Breakfast, despite everything, ended the year at 7 percent of sales as Wendy’s reported growth of 5.5 percent in the fourth quarter. Breakfast contributed about 6.5% of Wendy’s comparable store sales in the United States and “led to a significant increase in restaurant AUVs in 2020,” said CEO Todd Penegor at the time.
The following quarter, breakfast remained at 7% even as Wendy’s business for the rest of the day increased “very, very strongly,” Penegor said, suggesting that the overall recovery will follow breakfast. Comparable store sales increased 13% during this period.
And Wendy’s did it all with breakfast around the 50% brand awareness mark, which means there’s still plenty of leads to pursue.
So much so that executives said they expected to increase breakfast by 30% in 2021 through a combination of expansion of lineups year-over-year via higher average weekly sales, as well as a two-month rollover where Wendy’s had not launched a nationwide breakfast. In addition, increased marketing now that the reduction program has ended.
In total, Penegor said, Wendy’s is confident breakfast can reach 10% of sales by the end of 2022. If it does, we’re talking about a business of around $ 1 billion.
There is reason to be optimistic. One of the best potential predictors of what’s to come could be the 300 legacy restaurants that offered breakfast before Wendy’s rollout in March 2020. These stores have increased the length of the day to over 10 percent of the mix. .
It’s about creating a habit, noted CFO Gunther Plosch in May. “It’s a matter of time,” he said. “Breaking the habit is all about investing, isn’t it? This is why we are investing around $ 15 million [in 2021] to make sure we do the right thing: driving awareness, awareness leads to trial, trial leads to repetition of trial and repetition leads to growth.
In the first quarter of 2021, all of Wendy’s breakfast metrics improved. Sales dollars have gone up. Awareness raised. Repeat the checked cases.

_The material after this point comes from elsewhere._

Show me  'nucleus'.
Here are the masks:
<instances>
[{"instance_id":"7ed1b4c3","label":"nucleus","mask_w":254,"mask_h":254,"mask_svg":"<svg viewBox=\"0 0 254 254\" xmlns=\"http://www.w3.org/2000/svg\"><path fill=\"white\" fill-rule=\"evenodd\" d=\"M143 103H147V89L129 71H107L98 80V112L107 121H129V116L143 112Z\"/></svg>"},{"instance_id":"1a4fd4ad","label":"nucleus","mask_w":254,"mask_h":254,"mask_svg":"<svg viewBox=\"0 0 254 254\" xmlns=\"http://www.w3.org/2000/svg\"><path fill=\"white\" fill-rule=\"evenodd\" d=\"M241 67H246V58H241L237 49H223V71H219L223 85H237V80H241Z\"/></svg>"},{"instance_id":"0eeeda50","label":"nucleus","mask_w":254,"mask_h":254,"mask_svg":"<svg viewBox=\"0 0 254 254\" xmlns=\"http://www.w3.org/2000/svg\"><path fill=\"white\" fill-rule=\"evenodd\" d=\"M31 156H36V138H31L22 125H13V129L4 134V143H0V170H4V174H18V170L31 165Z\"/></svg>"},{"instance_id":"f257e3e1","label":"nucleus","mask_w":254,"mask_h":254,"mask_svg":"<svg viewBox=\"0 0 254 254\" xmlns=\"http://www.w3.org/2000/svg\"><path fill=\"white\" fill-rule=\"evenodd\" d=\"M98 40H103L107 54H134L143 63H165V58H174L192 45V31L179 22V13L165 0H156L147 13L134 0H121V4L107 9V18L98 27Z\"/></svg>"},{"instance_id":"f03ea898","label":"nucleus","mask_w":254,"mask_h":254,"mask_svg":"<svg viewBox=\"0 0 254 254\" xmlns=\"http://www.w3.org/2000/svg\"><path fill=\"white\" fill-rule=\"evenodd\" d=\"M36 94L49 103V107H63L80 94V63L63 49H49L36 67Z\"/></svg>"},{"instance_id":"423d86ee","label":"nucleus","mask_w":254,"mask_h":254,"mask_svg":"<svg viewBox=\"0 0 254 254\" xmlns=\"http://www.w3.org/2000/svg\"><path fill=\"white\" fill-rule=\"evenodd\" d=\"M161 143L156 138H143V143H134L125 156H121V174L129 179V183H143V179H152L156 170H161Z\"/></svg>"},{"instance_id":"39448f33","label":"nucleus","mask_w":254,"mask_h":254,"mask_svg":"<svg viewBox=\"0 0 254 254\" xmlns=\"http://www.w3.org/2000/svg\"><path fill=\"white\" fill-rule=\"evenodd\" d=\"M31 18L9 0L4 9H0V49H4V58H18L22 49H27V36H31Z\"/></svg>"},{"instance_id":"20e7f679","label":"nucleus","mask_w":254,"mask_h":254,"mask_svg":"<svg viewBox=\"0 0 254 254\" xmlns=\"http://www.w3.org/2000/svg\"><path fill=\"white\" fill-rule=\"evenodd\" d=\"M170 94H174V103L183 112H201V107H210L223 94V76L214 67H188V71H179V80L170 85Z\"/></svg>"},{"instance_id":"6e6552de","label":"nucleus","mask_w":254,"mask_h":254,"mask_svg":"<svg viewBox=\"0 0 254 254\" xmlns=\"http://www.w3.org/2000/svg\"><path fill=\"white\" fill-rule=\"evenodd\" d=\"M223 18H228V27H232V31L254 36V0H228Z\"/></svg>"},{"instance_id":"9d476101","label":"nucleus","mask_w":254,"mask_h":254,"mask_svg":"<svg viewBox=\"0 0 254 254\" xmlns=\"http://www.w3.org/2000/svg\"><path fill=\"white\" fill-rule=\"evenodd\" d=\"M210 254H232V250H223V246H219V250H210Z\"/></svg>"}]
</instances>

Wendy’s did not hesitate to position itself throughout and in the future. Wendy’s Marketing Director Carl Loredo called the competitive field “the world of frozen arches,” a not-so-veiled reference to McDonald’s, which just six years ago held a 17.4% share in the morning. according to Euromonitor.
If you look at why Wendy’s was born in 1969, says Kane, “it must have been a better alternative than McDonald’s and Burger King 50 years ago. And this is still the case today.
So in that regard, Wendy’s breakfast return mirrors some of her precedents. Quality first is always the banner. “We had to be a significant better alternative in their perception of food quality than the choices that were already part of their daily routine,” says Kane.
Customers have recognized it. Perceptions of quality and value did not suffer during COVID.
“We came into the morning as an outsider,” Loredo said in January. “And we started it in the middle of COVID. And yet, here we are, less than a year from the start, and we compete with competitors who have been in the market for 50 years. Literally go from a person’s breakfast to a someone’s breakfast, and loving every minute of it.
Breakfast quickly became Wendy’s top-rated part of the day, in terms of guest satisfaction scores. He also appreciated the high repeat orders. All the while, Penegor said, a “pretty large percentage” of existing customers still hadn’t tried it.